:: EXERCISE AIM ::
From the rows below, pull out each line that contains the word "distance". Matching is case-sensitive.

:: EXTRACTED DATA ::
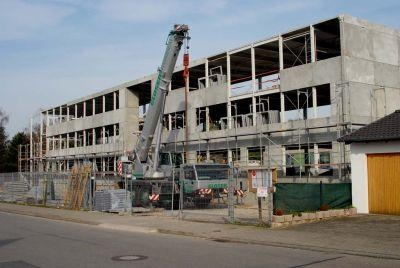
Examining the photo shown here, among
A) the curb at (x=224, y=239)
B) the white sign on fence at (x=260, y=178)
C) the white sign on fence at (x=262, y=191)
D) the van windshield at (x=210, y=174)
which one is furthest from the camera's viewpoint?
the van windshield at (x=210, y=174)

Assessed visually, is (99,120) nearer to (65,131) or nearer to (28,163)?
(65,131)

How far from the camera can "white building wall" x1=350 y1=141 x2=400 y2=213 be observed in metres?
20.3

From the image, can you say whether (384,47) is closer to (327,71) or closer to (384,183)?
(327,71)

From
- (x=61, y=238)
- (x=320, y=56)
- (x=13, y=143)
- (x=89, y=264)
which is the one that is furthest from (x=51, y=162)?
(x=89, y=264)

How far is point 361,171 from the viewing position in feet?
67.8

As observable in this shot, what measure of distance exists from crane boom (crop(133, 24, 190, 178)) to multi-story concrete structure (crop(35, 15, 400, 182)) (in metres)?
5.61

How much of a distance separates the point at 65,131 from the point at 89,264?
51.0 m

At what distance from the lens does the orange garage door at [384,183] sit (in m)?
19.5

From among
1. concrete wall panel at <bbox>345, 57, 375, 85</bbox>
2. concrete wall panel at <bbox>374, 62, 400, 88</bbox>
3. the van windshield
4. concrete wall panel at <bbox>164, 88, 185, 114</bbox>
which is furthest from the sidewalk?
concrete wall panel at <bbox>164, 88, 185, 114</bbox>

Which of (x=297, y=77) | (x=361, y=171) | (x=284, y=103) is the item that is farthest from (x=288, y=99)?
(x=361, y=171)

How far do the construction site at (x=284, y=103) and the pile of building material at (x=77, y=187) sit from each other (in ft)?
1.58

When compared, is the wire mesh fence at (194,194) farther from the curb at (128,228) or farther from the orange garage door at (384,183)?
the curb at (128,228)

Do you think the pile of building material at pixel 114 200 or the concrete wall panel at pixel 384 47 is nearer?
the pile of building material at pixel 114 200

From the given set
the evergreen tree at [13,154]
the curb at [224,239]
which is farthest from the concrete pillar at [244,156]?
the evergreen tree at [13,154]
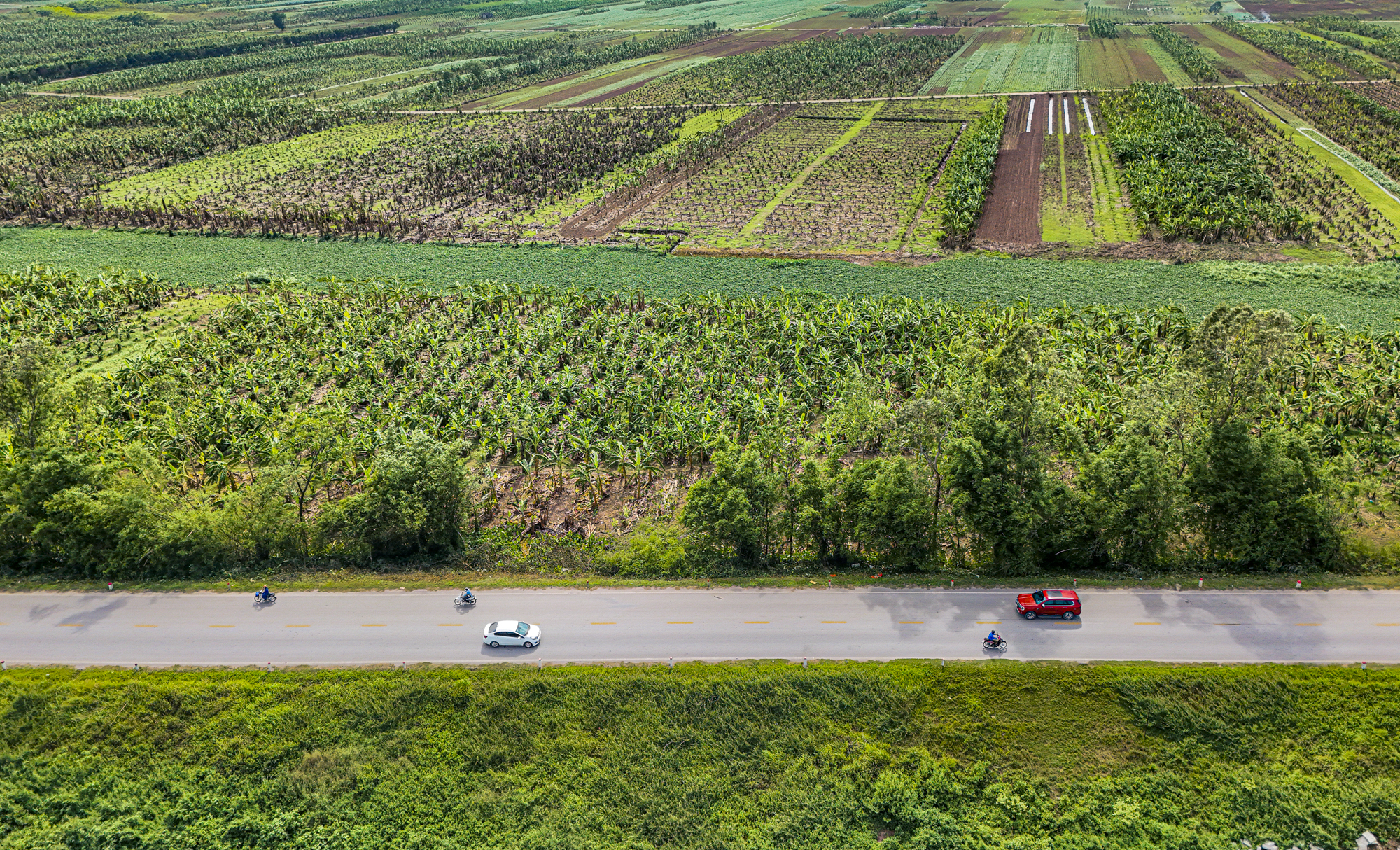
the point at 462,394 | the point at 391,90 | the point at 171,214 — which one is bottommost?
the point at 462,394

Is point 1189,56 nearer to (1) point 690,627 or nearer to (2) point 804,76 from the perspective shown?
(2) point 804,76

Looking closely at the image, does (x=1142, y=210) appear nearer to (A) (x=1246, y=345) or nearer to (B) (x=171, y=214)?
(A) (x=1246, y=345)

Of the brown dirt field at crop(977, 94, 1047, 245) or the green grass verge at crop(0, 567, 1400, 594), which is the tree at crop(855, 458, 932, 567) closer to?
the green grass verge at crop(0, 567, 1400, 594)

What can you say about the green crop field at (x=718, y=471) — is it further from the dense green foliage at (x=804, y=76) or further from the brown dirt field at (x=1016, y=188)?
the dense green foliage at (x=804, y=76)

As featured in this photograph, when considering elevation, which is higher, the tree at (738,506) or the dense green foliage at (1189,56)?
the dense green foliage at (1189,56)

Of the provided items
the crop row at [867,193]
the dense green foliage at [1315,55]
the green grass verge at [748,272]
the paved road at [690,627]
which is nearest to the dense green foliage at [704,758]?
the paved road at [690,627]

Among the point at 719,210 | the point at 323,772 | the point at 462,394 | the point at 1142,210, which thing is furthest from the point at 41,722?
the point at 1142,210

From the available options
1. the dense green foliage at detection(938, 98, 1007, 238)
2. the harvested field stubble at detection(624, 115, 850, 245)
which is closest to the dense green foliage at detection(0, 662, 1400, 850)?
the dense green foliage at detection(938, 98, 1007, 238)

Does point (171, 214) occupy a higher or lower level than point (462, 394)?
higher
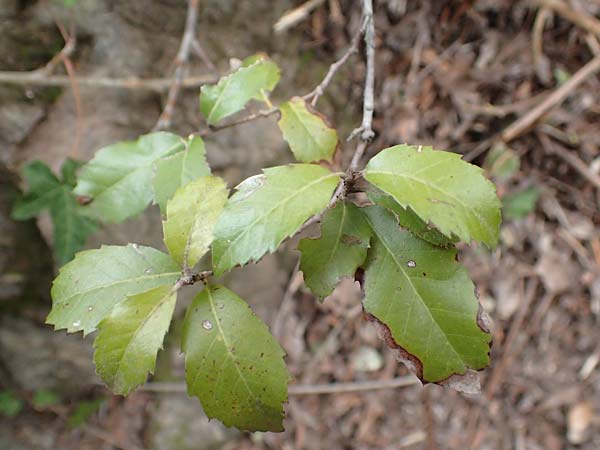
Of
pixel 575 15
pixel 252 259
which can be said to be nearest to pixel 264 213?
pixel 252 259

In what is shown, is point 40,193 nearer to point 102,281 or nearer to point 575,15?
point 102,281

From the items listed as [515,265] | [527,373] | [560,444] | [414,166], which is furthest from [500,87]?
[414,166]

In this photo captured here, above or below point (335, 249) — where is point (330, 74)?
above

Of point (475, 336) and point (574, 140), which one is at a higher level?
point (475, 336)

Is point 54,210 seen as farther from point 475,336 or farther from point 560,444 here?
point 560,444

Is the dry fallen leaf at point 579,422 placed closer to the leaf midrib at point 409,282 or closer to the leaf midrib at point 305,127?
the leaf midrib at point 409,282

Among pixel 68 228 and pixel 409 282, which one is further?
pixel 68 228

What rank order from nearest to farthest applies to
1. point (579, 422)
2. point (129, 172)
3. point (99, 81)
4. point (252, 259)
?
1. point (252, 259)
2. point (129, 172)
3. point (99, 81)
4. point (579, 422)

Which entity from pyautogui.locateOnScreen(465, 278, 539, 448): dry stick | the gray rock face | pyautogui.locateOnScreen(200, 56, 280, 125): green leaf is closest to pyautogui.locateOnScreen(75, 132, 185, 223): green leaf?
pyautogui.locateOnScreen(200, 56, 280, 125): green leaf
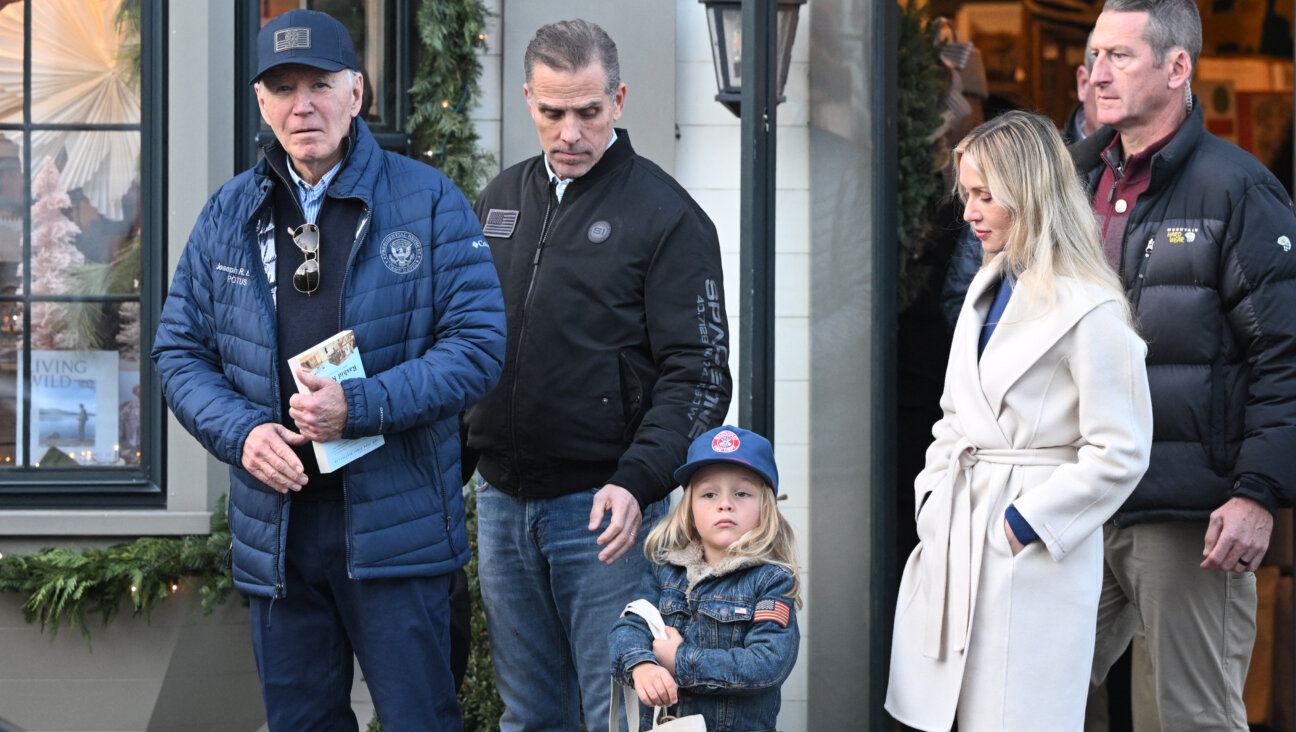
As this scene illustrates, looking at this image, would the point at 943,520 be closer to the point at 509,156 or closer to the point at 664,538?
the point at 664,538

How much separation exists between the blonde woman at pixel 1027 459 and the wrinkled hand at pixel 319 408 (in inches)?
51.0

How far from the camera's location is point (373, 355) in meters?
3.35

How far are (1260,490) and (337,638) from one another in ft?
7.00

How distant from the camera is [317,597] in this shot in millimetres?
3367

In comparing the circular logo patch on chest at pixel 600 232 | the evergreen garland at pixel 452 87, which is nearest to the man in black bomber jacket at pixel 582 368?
the circular logo patch on chest at pixel 600 232

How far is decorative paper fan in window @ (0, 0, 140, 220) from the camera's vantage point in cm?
529

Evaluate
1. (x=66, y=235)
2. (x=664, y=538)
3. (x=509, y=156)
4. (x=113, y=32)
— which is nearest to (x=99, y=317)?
(x=66, y=235)

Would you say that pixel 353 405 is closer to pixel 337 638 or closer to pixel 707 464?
pixel 337 638

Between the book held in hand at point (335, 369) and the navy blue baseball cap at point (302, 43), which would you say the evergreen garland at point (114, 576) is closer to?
the book held in hand at point (335, 369)

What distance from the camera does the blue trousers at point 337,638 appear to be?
333 centimetres

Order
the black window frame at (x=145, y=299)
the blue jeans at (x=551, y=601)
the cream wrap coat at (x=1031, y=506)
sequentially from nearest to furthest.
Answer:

:: RESPONSE TO THE TASK ::
As observable in this shot, what measure of distance exists from crane boom (crop(133, 24, 190, 178)) to multi-story concrete structure (crop(35, 15, 400, 182)) (in metres)?
How much of a distance separates the point at 65,131 from the point at 89,264?
At what distance from the lens does the orange garage door at [384,183] sit (in m)?
What distance from the camera does the blue trousers at point 337,638 appear to be?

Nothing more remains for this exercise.